Smaller platforms face a different problem: the cost and complexity of securing a CASP licence may simply be out of reach for early-stage African or South Asian startups with European user bases. MiCA's passporting mechanism, which allows one licence to cover all 27 EU member states, makes Lithuania, Malta, and Cyprus the most popular entry points for non-EU firms due to lower capital requirements and faster processing. But the compliance burden remains substantial, and industry observers have raised concerns that the framework risks creating a compliance moat that keeps smaller regional players out of European markets entirely, regardless of the quality of their products.

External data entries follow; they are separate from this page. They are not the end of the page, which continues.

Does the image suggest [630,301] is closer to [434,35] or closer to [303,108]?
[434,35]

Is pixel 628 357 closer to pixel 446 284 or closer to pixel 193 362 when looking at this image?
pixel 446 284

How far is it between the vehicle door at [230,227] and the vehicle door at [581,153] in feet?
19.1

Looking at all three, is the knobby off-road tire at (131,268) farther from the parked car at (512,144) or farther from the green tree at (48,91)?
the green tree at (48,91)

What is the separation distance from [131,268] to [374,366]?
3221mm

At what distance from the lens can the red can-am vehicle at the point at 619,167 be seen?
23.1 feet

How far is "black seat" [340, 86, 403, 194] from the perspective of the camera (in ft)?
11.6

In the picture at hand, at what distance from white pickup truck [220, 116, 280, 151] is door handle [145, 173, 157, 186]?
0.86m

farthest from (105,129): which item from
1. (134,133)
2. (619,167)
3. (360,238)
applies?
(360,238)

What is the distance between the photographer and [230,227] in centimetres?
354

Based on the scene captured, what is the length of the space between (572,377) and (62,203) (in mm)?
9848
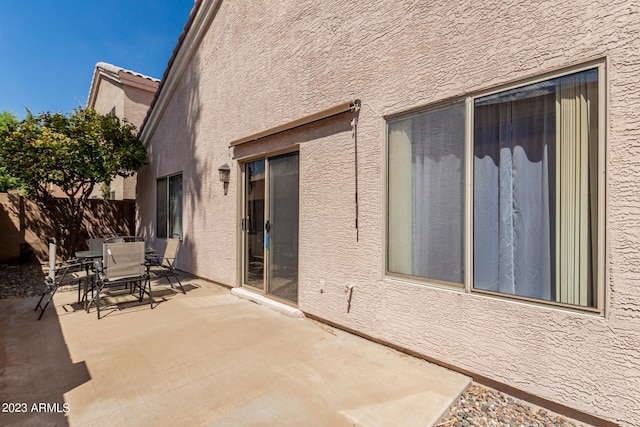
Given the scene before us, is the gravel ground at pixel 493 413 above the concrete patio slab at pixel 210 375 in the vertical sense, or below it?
below

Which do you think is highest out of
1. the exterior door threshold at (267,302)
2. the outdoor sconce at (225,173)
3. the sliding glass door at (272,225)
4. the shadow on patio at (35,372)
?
the outdoor sconce at (225,173)

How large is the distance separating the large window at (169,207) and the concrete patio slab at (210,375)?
3908mm

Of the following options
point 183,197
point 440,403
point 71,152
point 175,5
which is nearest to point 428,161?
point 440,403

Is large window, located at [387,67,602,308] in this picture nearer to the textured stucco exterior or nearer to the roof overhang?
the roof overhang

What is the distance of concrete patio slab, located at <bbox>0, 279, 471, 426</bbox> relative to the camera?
2.44 meters

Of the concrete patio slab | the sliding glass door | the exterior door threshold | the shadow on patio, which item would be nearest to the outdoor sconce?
the sliding glass door

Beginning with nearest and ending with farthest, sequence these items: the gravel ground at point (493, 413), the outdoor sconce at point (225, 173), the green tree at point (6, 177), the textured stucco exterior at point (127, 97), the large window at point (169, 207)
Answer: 1. the gravel ground at point (493, 413)
2. the outdoor sconce at point (225, 173)
3. the green tree at point (6, 177)
4. the large window at point (169, 207)
5. the textured stucco exterior at point (127, 97)

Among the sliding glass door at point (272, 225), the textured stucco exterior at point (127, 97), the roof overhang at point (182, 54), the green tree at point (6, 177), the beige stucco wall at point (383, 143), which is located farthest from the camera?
the textured stucco exterior at point (127, 97)

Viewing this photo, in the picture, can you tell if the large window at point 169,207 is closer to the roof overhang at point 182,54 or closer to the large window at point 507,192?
the roof overhang at point 182,54

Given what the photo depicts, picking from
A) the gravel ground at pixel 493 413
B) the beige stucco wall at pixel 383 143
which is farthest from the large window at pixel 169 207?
the gravel ground at pixel 493 413

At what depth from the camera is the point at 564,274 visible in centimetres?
253

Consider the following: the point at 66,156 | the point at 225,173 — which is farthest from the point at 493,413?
the point at 66,156

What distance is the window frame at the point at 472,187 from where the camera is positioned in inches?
91.4

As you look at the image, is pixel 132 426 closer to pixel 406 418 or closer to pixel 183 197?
pixel 406 418
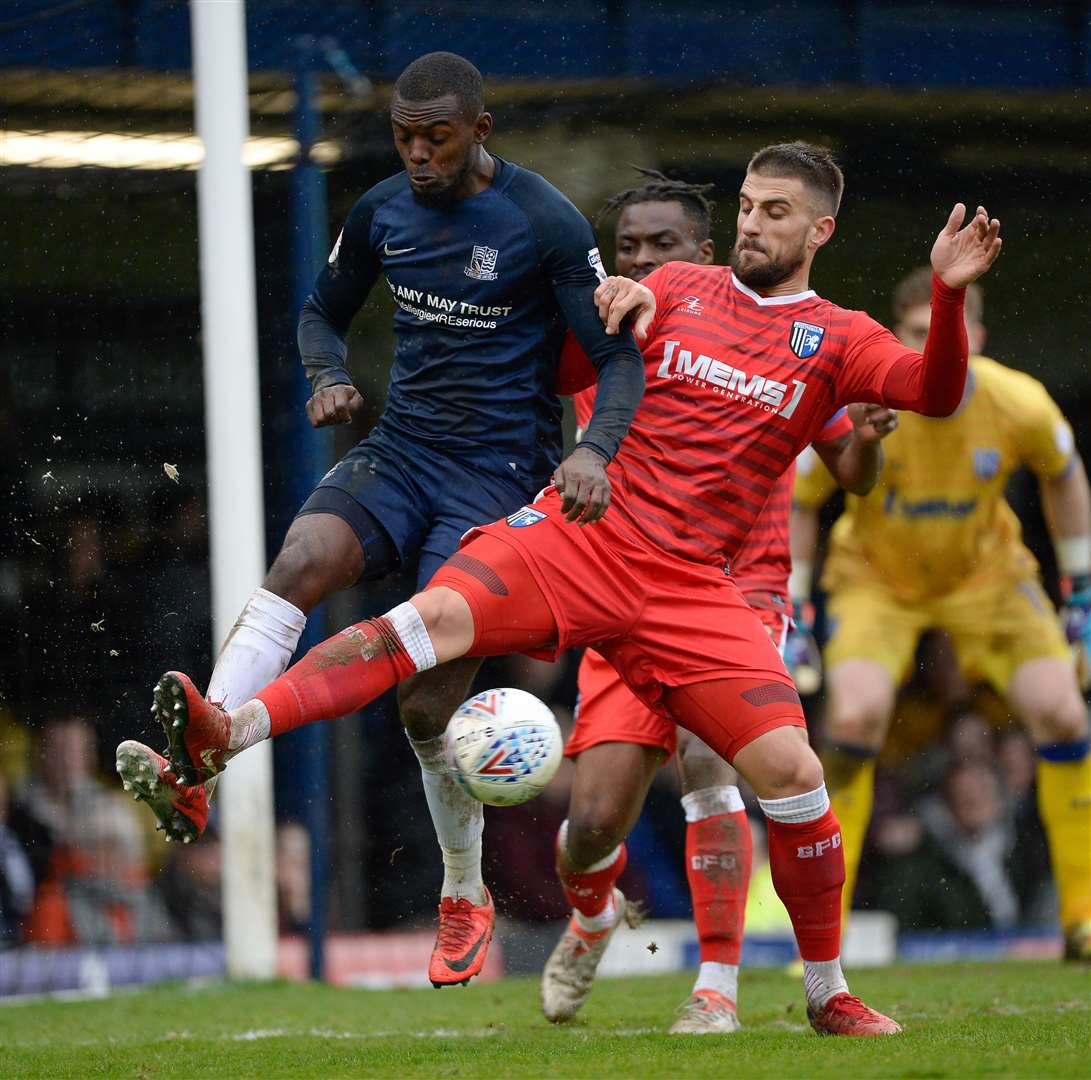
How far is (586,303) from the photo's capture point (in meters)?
4.86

MiCA's influence is now extending well beyond European borders. Kenya's Capital Markets Authority, Nigeria's Securities and Exchange Commission, and South Africa's Financial Sector Conduct Authority are all drafting VASP licensing frameworks that mirror MiCA's disclosure and capital requirements, much as GDPR became a global template for data privacy law regardless of jurisdiction. Kenya's Virtual Asset Service Providers Bill, adopted in October 2025, represents one concrete milestone in this regional shift. For platforms operating across emerging markets, the July 1 enforcement date is less a European story than an inflection point in how global crypto regulation will be benchmarked for years to come.
Tether and Binance did not respond to requests for comment before publication. Stablecoin volume data should be verified against current EBA thresholds, which are updated periodically, and against CoinGecko or DefiLlama for live market-cap and volume figures.